Set problem 1 » According to the passage on initial ordinals, what kind of ordinals are infinite initial ordinals?

Passage provided »
┏━━
When $X$ is a finite set, all possible well-orderings of $X$ has the same order type; conversely, all finite ordinals have different cardinalities, and thus all finite ordinals are initial ordinals. Under their respective von Neumann representations, both finite ordinals and finite cardinals are identified with von Neumann natural numbers, and cardinal and ordinal arithmetic (addition, multiplication, power, proper subtraction) give the same answers for finite numbers.

On the other hand, many different infinite ordinal numbers can have the same cardinality. For example, the first infinite ordinal $\omega$ has the same cardinality as $\omega+1$, $\omega^2$, $\omega^\omega$, $\epsilon_{0}$..., all of which are countable ordinals. Among these, only $\omega$ itself is an initial ordinal.

The $\alpha$-th infinite initial ordinal is written $\omega_\alpha$. Its cardinality is written $\aleph_{\alpha}$ (the $\alpha$-th aleph number). For example, $\omega$ is also written as $\omega_0$, and its cardinality (the cardinality of any countable set) as $\aleph_0$. The von Neumann cardinal assignment identifies $\omega_{\alpha}$ with $\aleph_{\alpha}$, but the notation $\aleph_{\alpha}$ is used for writing cardinals, and $\omega_{\alpha}$ for writing ordinals. This is important because arithmetic on cardinals is different from arithmetic on ordinals. For example, $2^\omega=\omega<\omega^2$ in ordinal arithmetic while $2^{\aleph_0}>\aleph_0=\aleph_0^2$ in cardinal arithmetic, even though under the von Neumann cardinal assignment $\aleph_0$ and $\omega$ are represented by the same set.

Also, $\omega_{1}$ is the smallest uncountable ordinal (to see that it exists, consider the set of equivalence classes of well-orderings of the natural numbers; each such well-ordering defines a countable ordinal, and $\omega_{1}$ is the order type of that set), $\omega_{2}$ is the smallest ordinal whose cardinality is greater than $\aleph_{1}$, and so on, and $\omega_{\omega}$ is the limit of $\omega_{n}$ for natural numbers $n$ (any limit of cardinals is a cardinal, so this limit is indeed the first cardinal after all the $\omega_{n}$).

Infinite initial ordinals are limit ordinals. Using ordinal arithmetic, $\alpha<\omega_{\beta}$ implies $\alpha+\omega_{\beta}=\omega_{\beta}$, and 1 ≤ α < ω_{β} implies α·ω_{β} = ω_{β}, and 2 ≤ α < ω_{β} implies α^{ω_{β}} = ω_{β}. Using the Veblen hierarchy, β ≠ 0 and α < ω_{β} imply $\varphi_{\alpha}(\omega_{\beta}) = \omega_{\beta} \,$ and Γω_{β} = ω_{β}. Indeed, one can go far beyond this. So as an ordinal, an infinite initial ordinal is an extremely strong kind of limit.
┗━━
Exercise input »
┏━━
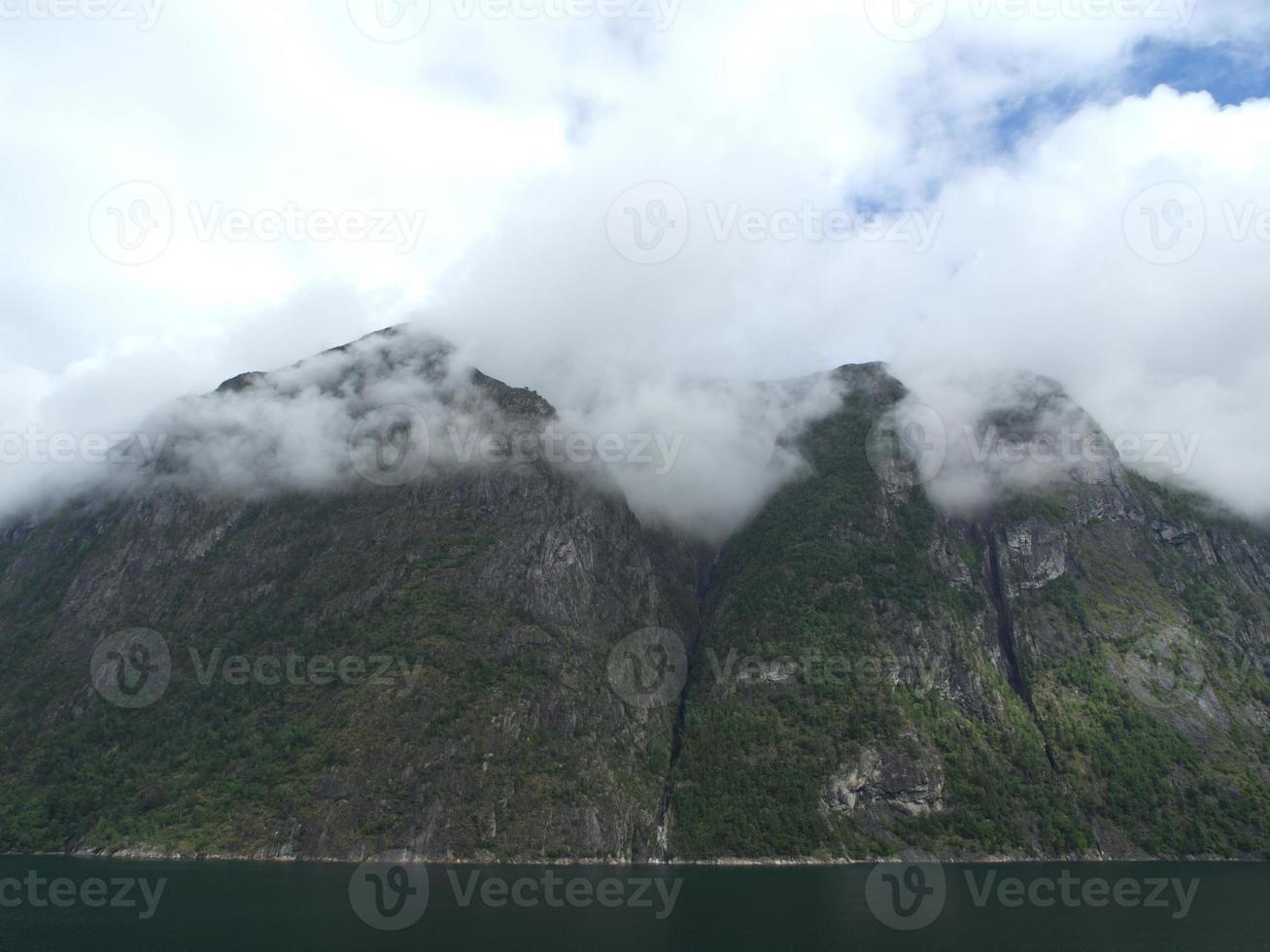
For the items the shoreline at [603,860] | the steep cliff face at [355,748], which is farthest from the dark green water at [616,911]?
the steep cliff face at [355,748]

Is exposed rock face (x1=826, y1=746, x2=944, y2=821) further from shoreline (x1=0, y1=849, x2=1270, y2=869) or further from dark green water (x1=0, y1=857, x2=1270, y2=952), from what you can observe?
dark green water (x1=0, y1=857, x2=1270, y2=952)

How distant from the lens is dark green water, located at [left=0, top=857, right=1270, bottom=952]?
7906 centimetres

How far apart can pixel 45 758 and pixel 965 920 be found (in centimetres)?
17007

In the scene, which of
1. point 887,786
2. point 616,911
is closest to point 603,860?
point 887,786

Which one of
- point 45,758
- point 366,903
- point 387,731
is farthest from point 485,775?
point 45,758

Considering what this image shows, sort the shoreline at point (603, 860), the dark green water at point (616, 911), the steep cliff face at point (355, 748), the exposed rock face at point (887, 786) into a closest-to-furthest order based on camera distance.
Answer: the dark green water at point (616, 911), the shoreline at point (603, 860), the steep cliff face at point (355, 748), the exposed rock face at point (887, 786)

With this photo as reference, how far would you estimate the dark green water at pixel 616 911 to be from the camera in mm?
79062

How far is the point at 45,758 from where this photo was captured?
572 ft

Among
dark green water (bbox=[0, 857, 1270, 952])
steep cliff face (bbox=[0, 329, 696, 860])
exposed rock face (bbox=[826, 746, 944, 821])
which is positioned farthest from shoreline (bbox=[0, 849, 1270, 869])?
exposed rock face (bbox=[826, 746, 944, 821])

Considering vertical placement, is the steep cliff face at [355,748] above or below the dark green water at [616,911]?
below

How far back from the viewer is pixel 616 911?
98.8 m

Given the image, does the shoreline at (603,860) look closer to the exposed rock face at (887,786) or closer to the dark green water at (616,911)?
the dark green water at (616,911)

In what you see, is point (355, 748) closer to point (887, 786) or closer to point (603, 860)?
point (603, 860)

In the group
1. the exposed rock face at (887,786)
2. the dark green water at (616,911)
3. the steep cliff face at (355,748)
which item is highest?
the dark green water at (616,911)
┗━━
┏━━
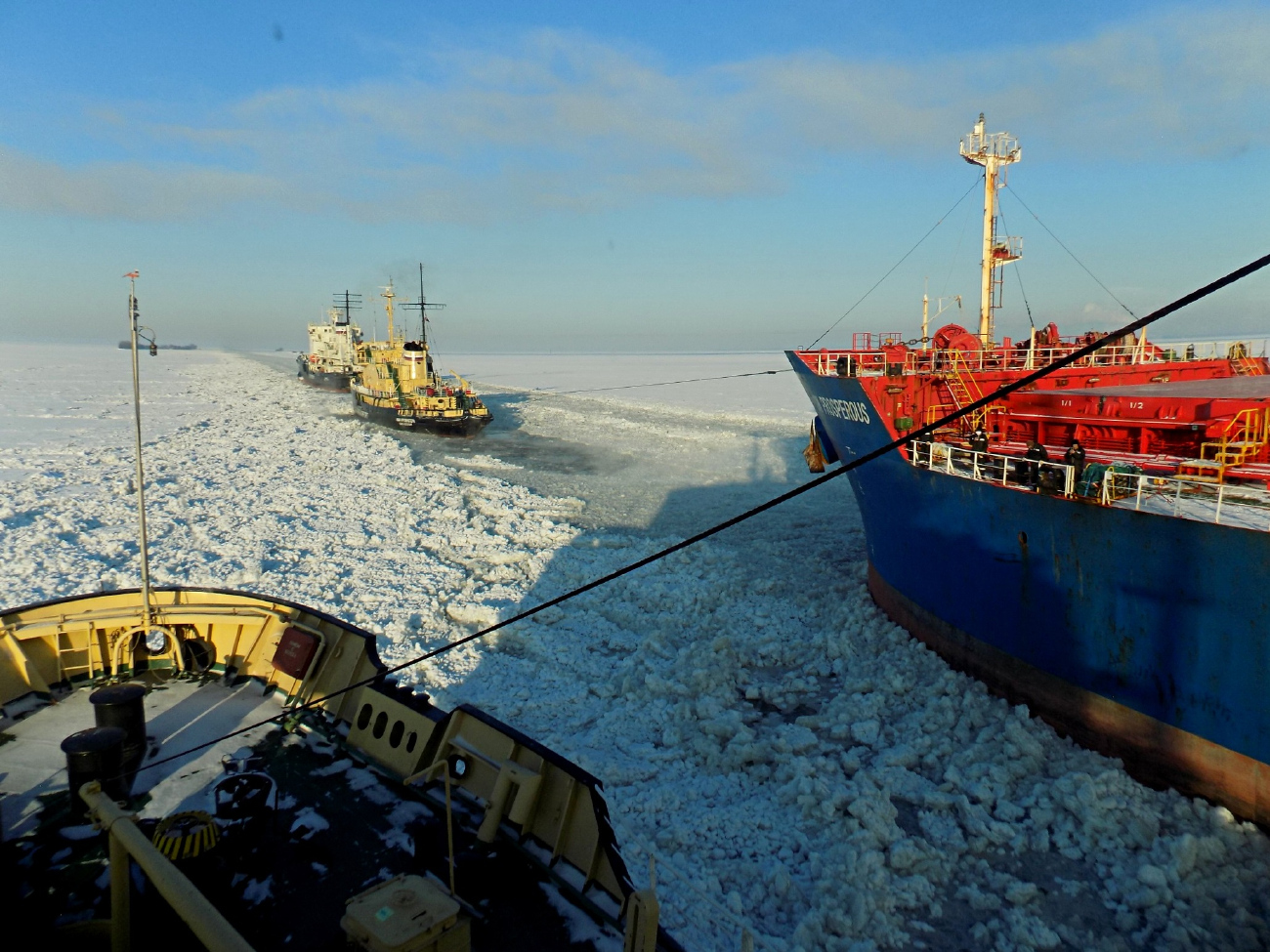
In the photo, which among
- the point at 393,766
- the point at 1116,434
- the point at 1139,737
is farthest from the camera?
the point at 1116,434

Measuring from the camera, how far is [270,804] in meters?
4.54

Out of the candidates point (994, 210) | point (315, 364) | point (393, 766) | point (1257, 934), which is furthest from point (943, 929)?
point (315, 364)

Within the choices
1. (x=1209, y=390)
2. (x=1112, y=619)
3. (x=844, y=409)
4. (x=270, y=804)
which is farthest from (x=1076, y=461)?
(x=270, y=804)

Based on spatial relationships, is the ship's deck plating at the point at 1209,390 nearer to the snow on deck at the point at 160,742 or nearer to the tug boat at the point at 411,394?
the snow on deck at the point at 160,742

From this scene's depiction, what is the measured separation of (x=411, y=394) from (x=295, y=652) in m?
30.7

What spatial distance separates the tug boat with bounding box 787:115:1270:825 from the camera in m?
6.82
┗━━
Set problem 2 » State how many lines of the entries contain the word "pixel". Give only the number.

Expected answer 1 » They are limit ordinals.

Expected answer 2 » 3